▶ **Opdracht**:
Zeg bij elke bewering of die klopt met het bericht hieronder over de terrorismezaak in Rotterdam, en zet achter je ja of nee letterlijk de woorden uit het bericht die de doorslag geven.
(a) Voor Courtailler eiste de officier van justitie zes jaar.
(b) Alle vier de verdachten zijn in Rotterdam opgepakt.
(c) I. zit tot zijn proces vast.

------ Tekstgedeelte

Eisen tot zes jaar cel wegens terrorisme
Officier van justitie Th. d’Anjou heeft woensdag voor de rechtbank in Rotterdam tegen vier mannen celstraffen variërend van een tot zes jaar geëist wegens betrokkenheid bij het voorbereiden van terroristische aanslag.
Doel van de aanslag zou de Amerikaanse ambassade in Parijs zijn geweest. De zaak tegen deze verdachten wordt sinds maandag onder strenge bewaking behandeld in een extra beveiligde rechtszaal in Rotterdam.
De politie arresteerde drie van hen in de havenstad. Dat gebeurde twee dagen na de verwoestende aanslagen op de Twin Towers van het World Trade Center in New York, 11 september vorig jaar. Twee mannen behoorden volgens de aanklager tot een islamitische terroristencel die is gelieerd aan het Al-Qaida-netwerk van Osama bin Laden. De cel opereerde vanuit twee woningen in Rotterdam. Afgelopen zomer werd een vierde verdachte, de Algerijn A. T. (24), in Canada opgepakt.
Twee mannen van het Rotterdamse trio zitten sinds hun arrestatie vorig jaar vast. Het gaat om de tot de islam bekeerde Fransman J. Courtailler (28) en de Algerijn A. R. (30). Courtailler hoorde zes jaar tegen zich eisen, R. vijf jaar. Courtailler en R. zijn volgens d’Anjou direct betrokken bij de voorbereiding op een aanslag op de Amerikaanse ambassade in Parijs.
T. en de van oorsprong Ethiopische S. I. (23) niet. I. wacht zijn proces in vrijheid af. Hij hoorde bijna een jaar eisen, waarvan 212 dagen voorwaardelijk. Hij heeft zijn onvoorwaardelijke straf al in voorarrest uitgezeten. T. moet wat de officier van justitie betreft vier jaar de cel in. d’Anjou rechtvaardigde de hoogte van de eisen onder meer met het gegeven dat Nederland geen lagere straffen tegen terrorisme dan zijn buurlanden moet opleggen. Ons land zou dan aantrekkelijk worden om terroristische aanslagen te plegen.
Courtailler, R. en I. hebben maandag en dinsdag nadrukkelijk ontkend ook maar iets met terroristische activiteiten te maken te hebben.
De aanklacht tegen Courtailler en R. bestaat uit drie onderdelen. Het openbaar ministerie beschuldigt hen allereerst van deelname aan een internationale criminele organisatie die het plegen van aanslagen en moord en doodslag voorbereidde. Daarnaast zouden ze paspoorten en andere officiële documenten hebben vervalst en geheeld. Ook beschuldigt justitie hen van het vervalsen van betaalpassen en zogenoemde waardekaarten.
Concreet komt de zwaarste beschuldiging erop neer dat Courtailler en R. bezig waren met het voorbereiden van aanslagen op de Amerikaanse ambassade in Parijs. Allevier de verdachten zijn in de visie van het OM betrokken bij faciliterende werkzaamheden voor dit doel.

------------
------ Bronmateriaal

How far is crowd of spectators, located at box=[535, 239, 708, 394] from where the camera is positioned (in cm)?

------------

▶ **Oplossing**:
(a) Ja: "Courtailler hoorde zes jaar tegen zich eisen"
(b) Nee: "Afgelopen zomer werd een vierde verdachte, de Algerijn A. T. (24), in Canada opgepakt."
(c) Nee: "I. wacht zijn proces in vrijheid af."